Let's go ahead and rip this band-aid off: JavaScript's Math.random() number method isn't actually random. The number it calculates could, with enough pre-emptive knowledge, be predicted. This isn't a fatal oversight on the behalf of the language's creators, it's actually a problem with how our machines and the software we design for them are taught to think in the first place.
In order to fully understand how Math.random() works, we are going to have to talk about its basic use cases, what's going on behind the scenes when we call it, and the nature of chaos within a deterministic universe.
First, let's get to know the method itself before we expose it for the no good liar it is. A simple invocation of the base method, like so--
let random = Math.random();
console.log(random)
--will log a number somewhere between 0-1 to the console. Try it for yourself if you'd like, I got "0.3525815464578914".
If we add the Math.floor method with a little extra flavor, however, we can make the forces of chaos truly bend to our will.
let controlledChaos = Math.floor(Math.random() * 10 + 1);
console.log(controlledChaos);
I got 6!
We are specifying here that our random number should be strictly chosen within the range of one through ten. Math.floor() is doing some of the heavy lifting, as it's primary job is rounding to the lowest whole number. We then multiply our invocation of Math.random() by ten, setting the upper limit of our random call to ten. Then on to the final part, '+ 1', which is setting the lower limit to one. If we were to leave those last two off, like so--
let rando = Math.floor(Math.random());
console.log(rando);
we would get zero. No matter what.
Every. Time.
This is because as Math.random() generates a random number between zero and one on each invocation, Math.floor() is simultaneously taking that number and rounding it down to zero. You could do the same thing with Math.ceil(), the sibling of .floor(), and you'd get one instead because it rounds up to the nearest whole number. It's like the JavaScript equivalent of a rigged coin toss.
Using the bones of the controlledChaos variable, we can work to make our JavaScript programs more dynamic by creating random-number generating variables that depend on/refer to other parts of our program.
Here's an example, it's a link to a rudimentary story generator I made using the above principles. Press run a couple times and see what kind of harrowing tales you get, then check out the code at the bottom that makes it all tick.
Did you notice that you can add to any of the three story sections because the upper ceiling of the random call is dynamically linked to the length property of the corresponding array? Of course you did, because you're smart.

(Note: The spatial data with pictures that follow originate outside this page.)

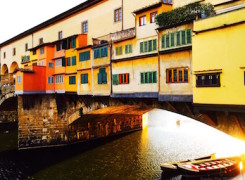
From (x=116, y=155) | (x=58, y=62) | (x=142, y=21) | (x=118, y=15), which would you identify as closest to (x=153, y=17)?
(x=142, y=21)

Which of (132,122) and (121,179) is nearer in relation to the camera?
(121,179)

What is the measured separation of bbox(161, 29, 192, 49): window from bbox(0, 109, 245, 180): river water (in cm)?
1034

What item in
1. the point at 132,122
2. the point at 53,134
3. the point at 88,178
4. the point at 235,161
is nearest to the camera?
the point at 235,161

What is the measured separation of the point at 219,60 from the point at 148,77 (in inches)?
238

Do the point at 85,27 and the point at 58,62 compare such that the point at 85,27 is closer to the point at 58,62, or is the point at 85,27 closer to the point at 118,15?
the point at 58,62

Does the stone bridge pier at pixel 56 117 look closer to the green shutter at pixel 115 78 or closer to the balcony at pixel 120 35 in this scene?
the green shutter at pixel 115 78

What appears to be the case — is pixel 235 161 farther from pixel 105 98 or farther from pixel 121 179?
pixel 105 98

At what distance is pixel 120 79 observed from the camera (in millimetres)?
20703

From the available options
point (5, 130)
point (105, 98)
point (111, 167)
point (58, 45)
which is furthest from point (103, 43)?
point (5, 130)

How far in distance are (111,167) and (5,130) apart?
26888mm

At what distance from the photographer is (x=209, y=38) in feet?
44.0

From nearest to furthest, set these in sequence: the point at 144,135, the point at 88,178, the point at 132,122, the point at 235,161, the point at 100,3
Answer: the point at 235,161 → the point at 88,178 → the point at 100,3 → the point at 144,135 → the point at 132,122

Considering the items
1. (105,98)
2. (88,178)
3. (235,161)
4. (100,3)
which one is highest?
(100,3)

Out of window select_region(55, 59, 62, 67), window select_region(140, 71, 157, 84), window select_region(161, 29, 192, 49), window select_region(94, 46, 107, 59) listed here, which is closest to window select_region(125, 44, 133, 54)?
window select_region(140, 71, 157, 84)
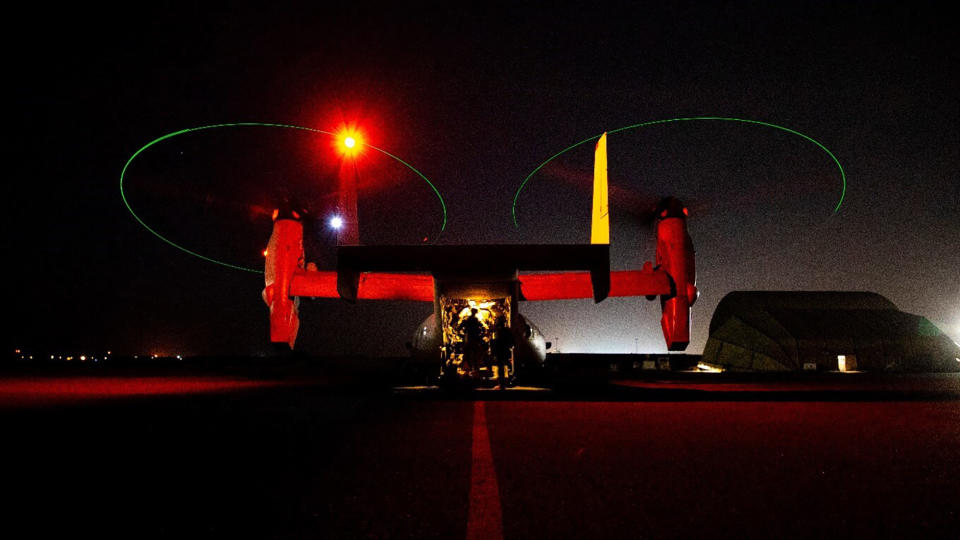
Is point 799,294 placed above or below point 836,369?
above

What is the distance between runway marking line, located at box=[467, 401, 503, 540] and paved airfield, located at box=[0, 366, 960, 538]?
0.6 inches

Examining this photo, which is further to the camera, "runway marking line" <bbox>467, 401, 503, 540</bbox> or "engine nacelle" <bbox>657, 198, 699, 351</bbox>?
"engine nacelle" <bbox>657, 198, 699, 351</bbox>

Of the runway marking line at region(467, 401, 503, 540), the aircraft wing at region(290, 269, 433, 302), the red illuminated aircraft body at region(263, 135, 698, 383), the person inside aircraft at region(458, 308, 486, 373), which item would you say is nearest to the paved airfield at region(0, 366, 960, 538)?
the runway marking line at region(467, 401, 503, 540)

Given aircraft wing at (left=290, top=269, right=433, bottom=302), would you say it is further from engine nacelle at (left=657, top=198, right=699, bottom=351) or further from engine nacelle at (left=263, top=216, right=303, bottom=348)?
engine nacelle at (left=657, top=198, right=699, bottom=351)

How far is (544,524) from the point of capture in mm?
2674

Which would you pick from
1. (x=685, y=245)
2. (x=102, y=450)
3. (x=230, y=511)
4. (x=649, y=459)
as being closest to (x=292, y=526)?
(x=230, y=511)

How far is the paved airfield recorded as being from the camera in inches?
106

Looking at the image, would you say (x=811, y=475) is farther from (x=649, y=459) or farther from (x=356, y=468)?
(x=356, y=468)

And because I now know how smart you are, I feel comfortable getting into more of the technical side of things. Wanna know what's actually going on behind the scenes with Math.random()? The answer is complicated and would require its own blog to be properly explained, but for the sake of brevity:
Most browsers(yes, browsers implement this method, not JavaScript) use something called a "Pseudo-Random Number Generator" to simulate randomness in our code. One of the most popular PRNGs regularly implemented with JavaScript is called "xorshift128+", which you can read more about here and here.
In short, every PRNG needs a place to start, a seed number from which all the following numbers can be subsequently calculated. That's why most PRNG's rely on external means of getting a seed, like from your computer's internal clock, the current heat of your CPU, mouse movements, fan noise, or even the radiation levels in your immediate area. Alright, that last one was a little extreme.
I'd encourage you to do some more research on your own time starting with the provided links, because my brief explanations of the inner workings of these PRNGs only scratch the surface of what there is to know, and we aren't even touching on other topics related to randomization like HRNGs or whacky projects like this one.
But here's the run-down on PRNGS: There is nothing actually random about how most of them get their end results, even ones that are used as the standard, because every end value was calculated by a deterministic process. That's where the pseudo part of that really cool name comes from.
What most of them actually do is simulate randomness for us by starting with a seed and unloading a predetermined series of processes onto it. If one were to know the exact inner workings of that process and the seed itself, one could, theoretically, predict what the software will return before it returns it. This is immensely impractical and absolutely the most unnecessary flex imaginable, but it's also technically possible, which is the best kind of possible. It's also why I argue that Math.random() is inherently chaotic and not random. Because, given you have accurate information about the input, you could accurately predict the output no matter the complexity. This is how nearly all man made creations work, as deterministic systems.
But what does "random" even really mean, if not Chaos?
When you get together with your nerdy DND friends to tell stories and roll funny shaped dice, are the results from those funny shaped dice truly random? The dice's output may seem obviously randomized on the surface, but one could argue that the end value is determined by tangible conditions like density and balance of the dice, how the user consciously and subconsciously decides to throw it, which part of the table it lands on, the balance of the house and so on...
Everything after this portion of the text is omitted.